TableSchema

Struct TableSchema 

Source
pub struct TableSchema {
    file_schema: SchemaRef,
    table_partition_cols: Vec<FieldRef>,
    table_schema: SchemaRef,
}
Expand description

Helper to hold table schema information for partitioned data sources.

When reading partitioned data (such as Hive-style partitioning), a table’s schema consists of two parts:

  1. File schema: The schema of the actual data files on disk
  2. Partition columns: Columns that are encoded in the directory structure, not stored in the files themselves

§Example: Partitioned Table

Consider a table with the following directory structure:

/data/date=2025-10-10/region=us-west/data.parquet
/data/date=2025-10-11/region=us-east/data.parquet

In this case:

  • File schema: The schema of data.parquet files (e.g., [user_id, amount])
  • Partition columns: [date, region] extracted from the directory path
  • Table schema: The full schema combining both (e.g., [user_id, amount, date, region])

§When to Use

Use TableSchema when:

  • Reading partitioned data sources (Parquet, CSV, etc. with Hive-style partitioning)
  • You need to efficiently access different schema representations without reconstructing them
  • You want to avoid repeatedly concatenating file and partition schemas

For non-partitioned data or when working with a single schema representation, working directly with Arrow’s Schema or SchemaRef is simpler.

§Performance

This struct pre-computes and caches the full table schema, allowing cheap references to any representation without repeated allocations or reconstructions.

Fields§

§file_schema: SchemaRef

The schema of the data files themselves, without partition columns.

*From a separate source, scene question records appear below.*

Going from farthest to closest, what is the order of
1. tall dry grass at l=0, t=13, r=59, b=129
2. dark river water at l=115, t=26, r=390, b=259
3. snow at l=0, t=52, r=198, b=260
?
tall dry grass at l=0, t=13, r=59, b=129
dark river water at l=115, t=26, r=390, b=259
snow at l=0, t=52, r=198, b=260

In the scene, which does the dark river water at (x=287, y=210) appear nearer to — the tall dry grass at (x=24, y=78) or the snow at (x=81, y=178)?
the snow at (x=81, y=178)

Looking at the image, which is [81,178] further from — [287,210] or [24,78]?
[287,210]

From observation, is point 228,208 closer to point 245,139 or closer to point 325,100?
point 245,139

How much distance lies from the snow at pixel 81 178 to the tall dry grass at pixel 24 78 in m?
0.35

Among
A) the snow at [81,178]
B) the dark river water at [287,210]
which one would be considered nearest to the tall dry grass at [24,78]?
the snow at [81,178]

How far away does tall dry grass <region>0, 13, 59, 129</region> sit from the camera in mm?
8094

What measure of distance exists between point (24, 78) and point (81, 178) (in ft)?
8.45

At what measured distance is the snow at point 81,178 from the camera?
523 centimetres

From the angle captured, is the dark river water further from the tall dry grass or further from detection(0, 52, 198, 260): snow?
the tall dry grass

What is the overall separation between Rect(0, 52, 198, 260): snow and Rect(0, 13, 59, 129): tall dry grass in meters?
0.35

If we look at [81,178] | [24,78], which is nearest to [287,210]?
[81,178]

For example, if your Parquet files contain [user_id, amount], this field holds that schema.

§table_partition_cols: Vec<FieldRef>

Columns that are derived from the directory structure (partitioning scheme).

For Hive-style partitioning like /date=2025-10-10/region=us-west/, this contains the date and region fields.

These columns are NOT present in the data files but are appended to each row during query execution based on the file’s location.

§table_schema: SchemaRef

The complete table schema: file_schema columns followed by partition columns.

This is pre-computed during construction by concatenating file_schema and table_partition_cols, so it can be returned as a cheap reference.

Implementations§

Source§

impl TableSchema

Source

pub fn new(file_schema: SchemaRef, table_partition_cols: Vec<FieldRef>) -> Self

Create a new TableSchema from a file schema and partition columns.

The table schema is automatically computed by appending the partition columns to the file schema.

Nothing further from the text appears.